Goal of the exercise:
Copy out the material below, switching every "camera" to "viewpoint" and changing nothing else. Leave the pictures out of your copy.

◇ ◇ ◇ ◇ ◇ ◇ ◇

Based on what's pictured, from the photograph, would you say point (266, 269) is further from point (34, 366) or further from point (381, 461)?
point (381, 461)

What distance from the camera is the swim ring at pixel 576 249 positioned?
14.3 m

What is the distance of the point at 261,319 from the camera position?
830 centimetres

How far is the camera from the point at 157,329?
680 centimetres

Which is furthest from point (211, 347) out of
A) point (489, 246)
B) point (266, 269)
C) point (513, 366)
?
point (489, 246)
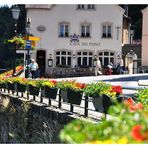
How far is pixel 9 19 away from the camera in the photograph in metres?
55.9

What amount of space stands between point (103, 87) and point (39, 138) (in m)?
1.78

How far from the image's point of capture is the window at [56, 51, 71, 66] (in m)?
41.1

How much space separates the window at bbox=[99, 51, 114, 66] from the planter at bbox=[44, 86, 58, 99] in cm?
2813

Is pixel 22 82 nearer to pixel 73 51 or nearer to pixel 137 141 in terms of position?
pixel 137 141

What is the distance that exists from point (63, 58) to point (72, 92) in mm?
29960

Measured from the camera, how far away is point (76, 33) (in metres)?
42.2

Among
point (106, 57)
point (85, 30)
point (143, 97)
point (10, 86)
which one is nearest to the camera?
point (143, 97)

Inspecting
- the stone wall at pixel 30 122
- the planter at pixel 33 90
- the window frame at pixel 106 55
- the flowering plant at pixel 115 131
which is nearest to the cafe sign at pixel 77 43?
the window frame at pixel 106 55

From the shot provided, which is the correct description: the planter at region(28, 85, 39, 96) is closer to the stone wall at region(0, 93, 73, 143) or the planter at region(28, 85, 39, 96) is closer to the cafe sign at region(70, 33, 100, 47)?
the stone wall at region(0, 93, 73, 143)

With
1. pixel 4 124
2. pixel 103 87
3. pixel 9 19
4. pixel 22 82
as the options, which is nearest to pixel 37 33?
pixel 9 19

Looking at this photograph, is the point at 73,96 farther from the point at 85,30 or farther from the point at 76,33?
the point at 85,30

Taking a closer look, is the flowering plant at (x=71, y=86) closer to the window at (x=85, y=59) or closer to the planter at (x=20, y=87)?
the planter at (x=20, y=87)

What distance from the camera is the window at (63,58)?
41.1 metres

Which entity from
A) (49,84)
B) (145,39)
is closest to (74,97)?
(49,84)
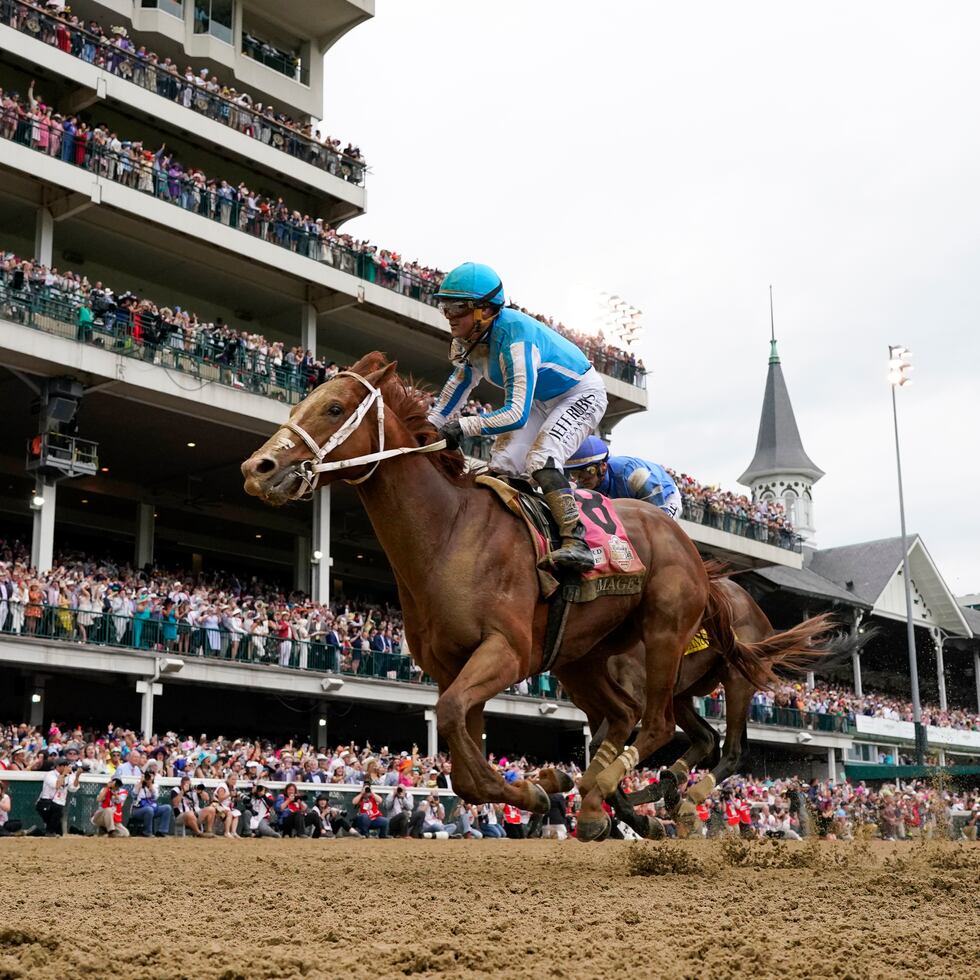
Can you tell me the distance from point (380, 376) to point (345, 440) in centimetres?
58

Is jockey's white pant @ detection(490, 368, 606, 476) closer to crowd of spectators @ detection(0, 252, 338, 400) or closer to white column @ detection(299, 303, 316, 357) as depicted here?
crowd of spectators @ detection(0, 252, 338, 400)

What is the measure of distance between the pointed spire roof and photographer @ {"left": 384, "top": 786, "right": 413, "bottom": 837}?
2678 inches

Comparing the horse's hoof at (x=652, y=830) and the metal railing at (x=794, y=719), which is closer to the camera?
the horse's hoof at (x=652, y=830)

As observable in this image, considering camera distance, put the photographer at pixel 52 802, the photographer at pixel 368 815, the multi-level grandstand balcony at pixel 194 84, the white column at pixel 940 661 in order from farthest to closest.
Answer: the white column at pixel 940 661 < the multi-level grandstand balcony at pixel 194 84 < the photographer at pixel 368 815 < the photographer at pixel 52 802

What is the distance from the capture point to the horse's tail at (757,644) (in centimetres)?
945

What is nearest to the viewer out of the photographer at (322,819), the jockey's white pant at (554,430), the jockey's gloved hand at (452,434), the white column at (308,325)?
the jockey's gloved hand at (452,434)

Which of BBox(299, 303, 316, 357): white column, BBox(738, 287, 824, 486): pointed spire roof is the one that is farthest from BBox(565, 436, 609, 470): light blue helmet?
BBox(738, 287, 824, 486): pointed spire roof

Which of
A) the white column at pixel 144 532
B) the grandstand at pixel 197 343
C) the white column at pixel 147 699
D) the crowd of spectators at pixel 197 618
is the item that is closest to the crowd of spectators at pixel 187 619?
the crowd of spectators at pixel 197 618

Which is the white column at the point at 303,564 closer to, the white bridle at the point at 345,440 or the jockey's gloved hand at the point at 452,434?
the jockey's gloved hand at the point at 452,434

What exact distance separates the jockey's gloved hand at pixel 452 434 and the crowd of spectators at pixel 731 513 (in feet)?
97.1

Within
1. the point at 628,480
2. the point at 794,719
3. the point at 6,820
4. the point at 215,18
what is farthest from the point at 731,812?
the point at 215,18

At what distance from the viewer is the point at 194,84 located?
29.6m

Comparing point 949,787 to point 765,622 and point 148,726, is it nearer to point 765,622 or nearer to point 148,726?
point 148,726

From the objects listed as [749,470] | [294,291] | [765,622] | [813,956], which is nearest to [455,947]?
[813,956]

◇ ◇ ◇ ◇ ◇ ◇ ◇

Exercise output:
Based on what's pictured, from the photograph, would you say point (266, 269) is further from point (34, 366) or further from point (381, 461)?
point (381, 461)

What distance from the viewpoint is the swim ring at pixel 576 249 positioned?
14.3 m

What is the distance of the point at 261,319 from the viewpoint position?
830 centimetres

How far is the viewpoint from the point at 157,329?
680 centimetres

Which is furthest from point (211, 347) out of
A) point (489, 246)
B) point (266, 269)
C) point (513, 366)
?
point (489, 246)
How far is pixel 9 19 away from the viewpoint in the photograph in metres?
55.9

What amount of space stands between point (103, 87) and point (39, 138) (in m)?
1.78

How far from the image's point of capture is the window at [56, 51, 71, 66] (in m)?
41.1

How much space separates the window at bbox=[99, 51, 114, 66] from the planter at bbox=[44, 86, 58, 99] in cm?
2813

Is pixel 22 82 nearer to pixel 73 51 or nearer to pixel 137 141 in terms of position?
pixel 137 141

What is the distance that exists from point (63, 58) to point (72, 92) in mm?
29960

Measured from the viewpoint, how far away is point (76, 33) (in metres)?
42.2

Among
point (106, 57)
point (85, 30)
point (143, 97)
point (10, 86)
which one is nearest to the viewpoint?
point (143, 97)

Inspecting
- the stone wall at pixel 30 122
- the planter at pixel 33 90
- the window frame at pixel 106 55
- the flowering plant at pixel 115 131
which is nearest to the cafe sign at pixel 77 43?
the window frame at pixel 106 55

From the shot provided, which is the correct description: the planter at region(28, 85, 39, 96) is closer to the stone wall at region(0, 93, 73, 143) or the planter at region(28, 85, 39, 96) is closer to the cafe sign at region(70, 33, 100, 47)?
the stone wall at region(0, 93, 73, 143)

With
1. pixel 4 124
2. pixel 103 87
3. pixel 9 19
4. pixel 22 82
as the options, which is nearest to pixel 37 33?
pixel 9 19

Looking at this photograph, is the point at 73,96 farther from the point at 85,30 or farther from the point at 76,33?
the point at 85,30

Taking a closer look, is the flowering plant at (x=71, y=86) closer to the window at (x=85, y=59) or closer to the planter at (x=20, y=87)?
the planter at (x=20, y=87)

What distance from the viewpoint is the window at (63,58)?
41.1 metres

Which entity from
A) (49,84)
B) (145,39)
is closest to (74,97)?
(49,84)
Can you tell me the distance from point (380, 376) to point (345, 440) in centimetres?
58

Is jockey's white pant @ detection(490, 368, 606, 476) closer to crowd of spectators @ detection(0, 252, 338, 400) or closer to white column @ detection(299, 303, 316, 357) as depicted here?
crowd of spectators @ detection(0, 252, 338, 400)

What is the measure of distance between the pointed spire roof and photographer @ {"left": 384, "top": 786, "right": 413, "bottom": 837}?
2678 inches

Comparing the horse's hoof at (x=652, y=830) and the metal railing at (x=794, y=719), which is closer to the viewpoint?
the horse's hoof at (x=652, y=830)

As observable in this image, considering viewpoint distance, put the photographer at pixel 52 802, the photographer at pixel 368 815, the multi-level grandstand balcony at pixel 194 84, the white column at pixel 940 661 in order from farthest to closest.
Answer: the white column at pixel 940 661 < the multi-level grandstand balcony at pixel 194 84 < the photographer at pixel 368 815 < the photographer at pixel 52 802

What is the distance from the capture point to the horse's tail at (757,644) (in centimetres)?
945

What is nearest to the viewer out of the photographer at (322,819), the jockey's white pant at (554,430), the jockey's gloved hand at (452,434), the white column at (308,325)?
the jockey's gloved hand at (452,434)

Which of BBox(299, 303, 316, 357): white column, BBox(738, 287, 824, 486): pointed spire roof is the one that is farthest from BBox(565, 436, 609, 470): light blue helmet?
BBox(738, 287, 824, 486): pointed spire roof

Which of
A) the white column at pixel 144 532
B) the grandstand at pixel 197 343
C) the white column at pixel 147 699
D) the crowd of spectators at pixel 197 618
is the item that is closest to the crowd of spectators at pixel 187 619?
the crowd of spectators at pixel 197 618

Which is the white column at the point at 303,564 closer to, the white bridle at the point at 345,440 or the jockey's gloved hand at the point at 452,434?
the jockey's gloved hand at the point at 452,434

What exact distance separates the jockey's gloved hand at pixel 452 434 and the crowd of spectators at pixel 731 513 (in feet)?
97.1

Within
1. the point at 628,480
2. the point at 794,719
3. the point at 6,820
4. the point at 215,18
what is farthest from the point at 731,812?
the point at 215,18

At what distance from the viewer is the point at 194,84 located?
29.6m

Comparing point 949,787 to point 765,622 and point 148,726, is it nearer to point 765,622 or nearer to point 148,726?
point 148,726

From the objects listed as [749,470] | [294,291] | [765,622] | [813,956], which is nearest to [455,947]?
[813,956]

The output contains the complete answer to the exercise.